Figure 2A depicts the survival rates of mice in the MC and Model groups on dpi14, with all animals in the NC and Model groups surviving, while one mouse in the MC group died on dpi8, dpi12, and dpi13, respectively, for a final survival rate of 75%. The analysis of daily body weight changes in all the surviving mice (Figure 2B) revealed that the body weight of the NC group mice progressively increased, but the body weight of the MC and Model group animals rapidly decreased in the first 7 days and subsequently slowly increased. A comparison of average body weight across the three groups revealed substantial differences between the MC and Model groups relative to the NC group (**** p < 0.0001), but no significant difference between the MC and Model groups (p = 0.8538).
Two-way ANOVA was used to compare the daily body weights of MC and Model group mice to those of NC group mice, and the results showed that the body weight difference between MC and NC group mice became more significant from dpi6 to dpi9, whereas no statistical difference was found when Model group mice were compared to NC group mice.
In Figure 2C, the MC group mice lost the most weight compared to the NC group (**** p < 0.0001). The Model group also lost weight compared to the NC group, but the difference was less significant (* p < 0.05). In terms of initial weight reduction percentages (Figure 2D), dpi6 to dpi9 were the four time points with the largest weight loss in the MC group.

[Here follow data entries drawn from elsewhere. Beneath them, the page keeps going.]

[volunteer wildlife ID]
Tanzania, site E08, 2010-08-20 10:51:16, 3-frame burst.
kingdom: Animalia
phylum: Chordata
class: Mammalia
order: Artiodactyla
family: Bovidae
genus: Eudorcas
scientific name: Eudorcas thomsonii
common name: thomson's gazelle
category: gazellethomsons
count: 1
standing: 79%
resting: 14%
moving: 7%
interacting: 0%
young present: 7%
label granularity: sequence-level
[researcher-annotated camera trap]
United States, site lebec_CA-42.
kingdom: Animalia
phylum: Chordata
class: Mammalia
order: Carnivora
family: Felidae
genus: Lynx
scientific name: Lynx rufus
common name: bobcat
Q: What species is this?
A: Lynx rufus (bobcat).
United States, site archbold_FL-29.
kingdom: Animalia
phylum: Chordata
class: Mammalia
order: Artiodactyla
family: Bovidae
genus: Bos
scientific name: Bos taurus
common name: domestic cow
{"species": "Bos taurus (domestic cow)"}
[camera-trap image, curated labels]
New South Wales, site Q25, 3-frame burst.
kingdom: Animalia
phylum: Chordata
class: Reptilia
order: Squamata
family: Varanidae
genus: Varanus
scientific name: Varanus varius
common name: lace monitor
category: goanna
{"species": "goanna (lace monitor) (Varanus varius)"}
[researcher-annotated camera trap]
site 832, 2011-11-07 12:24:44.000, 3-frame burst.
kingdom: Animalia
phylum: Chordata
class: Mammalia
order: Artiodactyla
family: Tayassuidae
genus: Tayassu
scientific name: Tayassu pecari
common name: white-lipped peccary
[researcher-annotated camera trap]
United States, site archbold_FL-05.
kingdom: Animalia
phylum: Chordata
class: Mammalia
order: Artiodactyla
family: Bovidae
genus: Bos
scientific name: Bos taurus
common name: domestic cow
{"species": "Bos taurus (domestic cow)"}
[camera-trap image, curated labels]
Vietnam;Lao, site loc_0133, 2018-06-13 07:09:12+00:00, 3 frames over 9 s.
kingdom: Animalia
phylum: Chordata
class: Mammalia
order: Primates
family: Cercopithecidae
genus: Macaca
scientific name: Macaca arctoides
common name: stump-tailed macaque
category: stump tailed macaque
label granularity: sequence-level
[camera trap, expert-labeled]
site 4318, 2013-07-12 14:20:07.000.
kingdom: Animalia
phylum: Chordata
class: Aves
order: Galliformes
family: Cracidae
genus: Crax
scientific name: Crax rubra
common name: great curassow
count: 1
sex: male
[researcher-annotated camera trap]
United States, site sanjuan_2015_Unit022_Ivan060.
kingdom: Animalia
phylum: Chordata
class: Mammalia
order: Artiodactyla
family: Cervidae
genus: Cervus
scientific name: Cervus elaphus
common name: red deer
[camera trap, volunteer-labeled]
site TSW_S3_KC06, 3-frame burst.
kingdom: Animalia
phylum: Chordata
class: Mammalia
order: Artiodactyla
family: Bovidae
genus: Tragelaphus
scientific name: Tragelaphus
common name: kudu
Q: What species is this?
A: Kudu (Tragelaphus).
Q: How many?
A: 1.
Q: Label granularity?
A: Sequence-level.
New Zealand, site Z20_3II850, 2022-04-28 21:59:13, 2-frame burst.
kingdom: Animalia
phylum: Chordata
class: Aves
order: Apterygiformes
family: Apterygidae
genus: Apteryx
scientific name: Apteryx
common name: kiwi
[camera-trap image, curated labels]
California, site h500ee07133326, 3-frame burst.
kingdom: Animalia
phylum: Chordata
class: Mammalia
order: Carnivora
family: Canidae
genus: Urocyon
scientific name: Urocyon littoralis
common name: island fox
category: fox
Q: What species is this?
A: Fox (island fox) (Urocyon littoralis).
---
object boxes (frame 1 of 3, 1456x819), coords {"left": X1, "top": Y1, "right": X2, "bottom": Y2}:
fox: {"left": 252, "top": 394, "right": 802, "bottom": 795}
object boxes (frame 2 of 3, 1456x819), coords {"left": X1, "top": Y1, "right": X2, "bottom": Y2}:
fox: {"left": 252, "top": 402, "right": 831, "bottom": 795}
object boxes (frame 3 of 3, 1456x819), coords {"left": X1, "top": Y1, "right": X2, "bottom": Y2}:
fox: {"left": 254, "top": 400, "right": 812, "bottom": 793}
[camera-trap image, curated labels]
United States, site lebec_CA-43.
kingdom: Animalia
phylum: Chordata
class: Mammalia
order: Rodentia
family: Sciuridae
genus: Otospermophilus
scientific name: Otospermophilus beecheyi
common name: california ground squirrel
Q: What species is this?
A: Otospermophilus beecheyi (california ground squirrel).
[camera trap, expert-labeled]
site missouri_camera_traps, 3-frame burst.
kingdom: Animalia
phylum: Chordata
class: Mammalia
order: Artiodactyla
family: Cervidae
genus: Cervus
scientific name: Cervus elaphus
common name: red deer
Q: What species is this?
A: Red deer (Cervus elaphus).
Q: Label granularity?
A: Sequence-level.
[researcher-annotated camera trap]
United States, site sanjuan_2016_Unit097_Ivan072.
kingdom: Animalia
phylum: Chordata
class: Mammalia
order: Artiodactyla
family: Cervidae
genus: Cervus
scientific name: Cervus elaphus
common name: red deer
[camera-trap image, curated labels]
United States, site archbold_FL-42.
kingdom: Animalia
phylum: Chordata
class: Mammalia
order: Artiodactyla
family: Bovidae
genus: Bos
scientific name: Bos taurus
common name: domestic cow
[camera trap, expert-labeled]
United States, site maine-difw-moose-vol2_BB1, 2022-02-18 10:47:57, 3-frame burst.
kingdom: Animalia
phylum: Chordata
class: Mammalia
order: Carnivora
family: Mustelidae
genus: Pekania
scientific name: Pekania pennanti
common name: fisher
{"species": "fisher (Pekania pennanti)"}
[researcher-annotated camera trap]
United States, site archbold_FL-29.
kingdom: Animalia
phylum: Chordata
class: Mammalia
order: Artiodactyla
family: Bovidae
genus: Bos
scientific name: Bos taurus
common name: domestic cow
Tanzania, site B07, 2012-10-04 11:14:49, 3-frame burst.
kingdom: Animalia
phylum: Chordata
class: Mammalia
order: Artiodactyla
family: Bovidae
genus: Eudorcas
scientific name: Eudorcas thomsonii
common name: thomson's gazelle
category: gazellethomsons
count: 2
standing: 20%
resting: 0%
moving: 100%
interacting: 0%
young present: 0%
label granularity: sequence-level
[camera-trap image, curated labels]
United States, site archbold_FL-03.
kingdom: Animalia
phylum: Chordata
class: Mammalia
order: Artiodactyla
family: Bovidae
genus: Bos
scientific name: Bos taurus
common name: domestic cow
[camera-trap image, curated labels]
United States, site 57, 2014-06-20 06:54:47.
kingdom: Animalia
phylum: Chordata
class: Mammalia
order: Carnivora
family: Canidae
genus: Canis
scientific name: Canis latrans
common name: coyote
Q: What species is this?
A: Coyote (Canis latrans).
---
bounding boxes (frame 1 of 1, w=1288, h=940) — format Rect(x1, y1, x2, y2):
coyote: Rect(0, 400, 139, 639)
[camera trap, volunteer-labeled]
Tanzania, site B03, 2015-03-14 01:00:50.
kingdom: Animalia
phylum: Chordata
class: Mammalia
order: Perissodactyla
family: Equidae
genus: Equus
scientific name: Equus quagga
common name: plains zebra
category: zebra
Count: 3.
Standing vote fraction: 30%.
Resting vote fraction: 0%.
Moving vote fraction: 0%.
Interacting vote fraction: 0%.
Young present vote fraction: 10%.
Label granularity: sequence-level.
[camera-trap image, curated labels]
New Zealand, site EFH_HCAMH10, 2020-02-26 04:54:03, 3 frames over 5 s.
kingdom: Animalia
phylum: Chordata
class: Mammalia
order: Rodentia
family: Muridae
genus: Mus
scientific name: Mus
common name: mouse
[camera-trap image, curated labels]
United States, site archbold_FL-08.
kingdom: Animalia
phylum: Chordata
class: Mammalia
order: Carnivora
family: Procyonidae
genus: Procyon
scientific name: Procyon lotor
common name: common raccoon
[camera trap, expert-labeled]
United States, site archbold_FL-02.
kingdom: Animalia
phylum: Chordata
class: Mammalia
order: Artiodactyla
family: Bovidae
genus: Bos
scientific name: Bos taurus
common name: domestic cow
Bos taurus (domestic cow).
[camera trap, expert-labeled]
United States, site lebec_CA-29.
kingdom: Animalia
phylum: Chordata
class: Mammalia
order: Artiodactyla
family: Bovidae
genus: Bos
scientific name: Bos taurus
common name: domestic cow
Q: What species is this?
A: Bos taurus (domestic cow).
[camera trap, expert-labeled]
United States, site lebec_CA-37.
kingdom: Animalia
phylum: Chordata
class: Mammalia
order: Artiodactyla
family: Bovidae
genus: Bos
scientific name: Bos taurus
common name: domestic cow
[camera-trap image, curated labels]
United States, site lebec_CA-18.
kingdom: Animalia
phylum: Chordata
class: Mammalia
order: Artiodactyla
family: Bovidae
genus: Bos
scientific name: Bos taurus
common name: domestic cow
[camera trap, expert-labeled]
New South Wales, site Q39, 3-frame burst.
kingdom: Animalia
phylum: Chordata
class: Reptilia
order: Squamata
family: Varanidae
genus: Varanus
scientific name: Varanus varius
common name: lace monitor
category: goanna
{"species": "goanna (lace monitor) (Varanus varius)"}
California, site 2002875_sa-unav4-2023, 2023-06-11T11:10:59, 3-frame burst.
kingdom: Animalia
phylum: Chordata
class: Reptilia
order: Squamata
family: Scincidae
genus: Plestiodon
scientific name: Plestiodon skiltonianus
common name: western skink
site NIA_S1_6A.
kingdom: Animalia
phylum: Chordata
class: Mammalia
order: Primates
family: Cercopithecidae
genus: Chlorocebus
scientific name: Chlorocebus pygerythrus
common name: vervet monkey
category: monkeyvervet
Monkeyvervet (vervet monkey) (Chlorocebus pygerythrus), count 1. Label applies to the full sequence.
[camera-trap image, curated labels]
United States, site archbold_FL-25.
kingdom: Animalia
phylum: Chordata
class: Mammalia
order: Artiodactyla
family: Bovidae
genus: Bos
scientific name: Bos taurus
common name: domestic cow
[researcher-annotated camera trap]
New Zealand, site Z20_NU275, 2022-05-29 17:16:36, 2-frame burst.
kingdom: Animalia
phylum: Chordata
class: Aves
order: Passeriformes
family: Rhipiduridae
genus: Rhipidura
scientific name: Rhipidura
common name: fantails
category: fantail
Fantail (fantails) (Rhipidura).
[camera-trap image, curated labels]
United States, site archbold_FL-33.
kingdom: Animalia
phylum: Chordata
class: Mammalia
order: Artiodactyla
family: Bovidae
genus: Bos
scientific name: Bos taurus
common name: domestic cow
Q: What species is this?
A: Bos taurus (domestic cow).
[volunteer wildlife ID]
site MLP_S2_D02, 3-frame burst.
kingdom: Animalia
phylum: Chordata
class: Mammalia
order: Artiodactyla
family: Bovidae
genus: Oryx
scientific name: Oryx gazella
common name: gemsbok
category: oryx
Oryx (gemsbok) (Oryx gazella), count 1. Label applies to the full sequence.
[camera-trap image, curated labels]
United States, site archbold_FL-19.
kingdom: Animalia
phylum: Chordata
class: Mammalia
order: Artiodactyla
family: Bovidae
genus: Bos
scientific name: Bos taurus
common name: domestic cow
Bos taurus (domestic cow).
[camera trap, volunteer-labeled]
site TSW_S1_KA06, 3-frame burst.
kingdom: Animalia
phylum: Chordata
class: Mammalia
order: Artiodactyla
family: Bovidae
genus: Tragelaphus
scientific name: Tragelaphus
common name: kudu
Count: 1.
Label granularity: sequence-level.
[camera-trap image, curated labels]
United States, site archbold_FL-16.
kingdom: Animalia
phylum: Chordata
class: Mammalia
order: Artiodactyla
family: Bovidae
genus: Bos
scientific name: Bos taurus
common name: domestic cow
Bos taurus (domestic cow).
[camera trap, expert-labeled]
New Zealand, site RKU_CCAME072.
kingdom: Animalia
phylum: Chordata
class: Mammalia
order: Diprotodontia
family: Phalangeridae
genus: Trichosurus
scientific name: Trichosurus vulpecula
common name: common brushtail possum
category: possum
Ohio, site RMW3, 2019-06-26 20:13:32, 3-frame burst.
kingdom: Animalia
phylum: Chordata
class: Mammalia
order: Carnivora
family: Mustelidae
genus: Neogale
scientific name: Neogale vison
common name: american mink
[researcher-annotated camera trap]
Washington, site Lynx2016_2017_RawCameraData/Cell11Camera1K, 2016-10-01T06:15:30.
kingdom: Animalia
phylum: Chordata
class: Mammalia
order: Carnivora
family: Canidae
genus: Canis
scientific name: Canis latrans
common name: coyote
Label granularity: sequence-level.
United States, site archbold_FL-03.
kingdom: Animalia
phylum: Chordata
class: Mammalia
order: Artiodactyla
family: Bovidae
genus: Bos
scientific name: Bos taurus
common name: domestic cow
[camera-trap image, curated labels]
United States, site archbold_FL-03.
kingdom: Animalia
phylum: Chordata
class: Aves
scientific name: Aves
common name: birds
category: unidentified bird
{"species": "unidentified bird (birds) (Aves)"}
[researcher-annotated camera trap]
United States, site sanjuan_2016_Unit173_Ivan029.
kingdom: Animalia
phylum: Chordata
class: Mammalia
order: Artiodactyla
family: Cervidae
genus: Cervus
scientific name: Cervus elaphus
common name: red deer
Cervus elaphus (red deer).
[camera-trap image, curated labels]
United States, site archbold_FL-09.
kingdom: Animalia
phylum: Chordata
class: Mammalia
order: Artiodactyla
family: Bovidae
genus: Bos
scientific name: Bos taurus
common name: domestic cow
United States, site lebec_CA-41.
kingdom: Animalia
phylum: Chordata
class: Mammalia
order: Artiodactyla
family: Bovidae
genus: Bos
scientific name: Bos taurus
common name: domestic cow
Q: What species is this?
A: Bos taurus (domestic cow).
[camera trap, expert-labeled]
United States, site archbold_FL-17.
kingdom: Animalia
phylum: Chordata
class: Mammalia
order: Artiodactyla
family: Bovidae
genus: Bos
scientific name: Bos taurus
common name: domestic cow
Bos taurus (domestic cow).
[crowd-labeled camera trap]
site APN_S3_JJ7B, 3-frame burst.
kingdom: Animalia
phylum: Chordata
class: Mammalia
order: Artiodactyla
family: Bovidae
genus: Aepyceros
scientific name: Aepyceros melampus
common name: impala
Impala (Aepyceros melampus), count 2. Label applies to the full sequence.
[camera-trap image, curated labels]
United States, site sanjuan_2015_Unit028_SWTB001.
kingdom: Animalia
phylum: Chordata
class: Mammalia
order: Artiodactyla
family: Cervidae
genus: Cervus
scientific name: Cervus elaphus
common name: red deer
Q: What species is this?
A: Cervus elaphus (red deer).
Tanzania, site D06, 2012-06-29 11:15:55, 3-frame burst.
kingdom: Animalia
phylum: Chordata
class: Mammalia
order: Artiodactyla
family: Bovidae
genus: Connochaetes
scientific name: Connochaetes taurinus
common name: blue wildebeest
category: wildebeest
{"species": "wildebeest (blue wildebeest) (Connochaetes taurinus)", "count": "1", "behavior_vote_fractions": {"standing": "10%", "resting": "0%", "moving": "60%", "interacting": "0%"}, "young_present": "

3.3. Pneumonia Convalescence Phase of Mice

Figure 3A shows that the MC group had a significantly higher pulmonary index than the NC group (**** p < 0.0001) and the Model group (* p < 0.05). However, there were no significant variations in IAV NP expression levels between the three groups (Figure 3B), and they were low, indicating negative viral expression.
Regarding cytokine expression levels (Figure 3C–F), the Model group expressed considerably more IL-10 than the NC and MC groups. The MC group had the highest expression of the inflammatory cytokines TNF-α and IL-6 when compared to the other two groups, while this decreased in the Model group compared with the MC Group.
The photograph of the mouse lung tissue results (Figure 3H) showed that the lung tissue from the NC group mice appeared pink, with a smooth and shining surface, soft texture, intact lobes, and no visible nodules or masses. The lung tissue from the MC group was grayish-white in color, hard and full in texture, and brilliant red in the center. The Model group showed mild tissue atrophy and pulmonary edema.
The H&E results for the lung tissue (Figure 3I) revealed that the NC group mice had clear and intact alveolar structures with alveolar walls, no edema, and no neutrophil or macrophage infiltration. The MC group had fused alveolar septa, thickened alveolar walls, compensatory dilatation of some alveolar gaps, and high macrophage infiltration in the alveolar interstitium. The Model group had partially destroyed alveolar walls that fused with neighboring alveolar walls, limited neutrophil and macrophage infiltration, no substantial exudate, and largely intact lung tissue structure.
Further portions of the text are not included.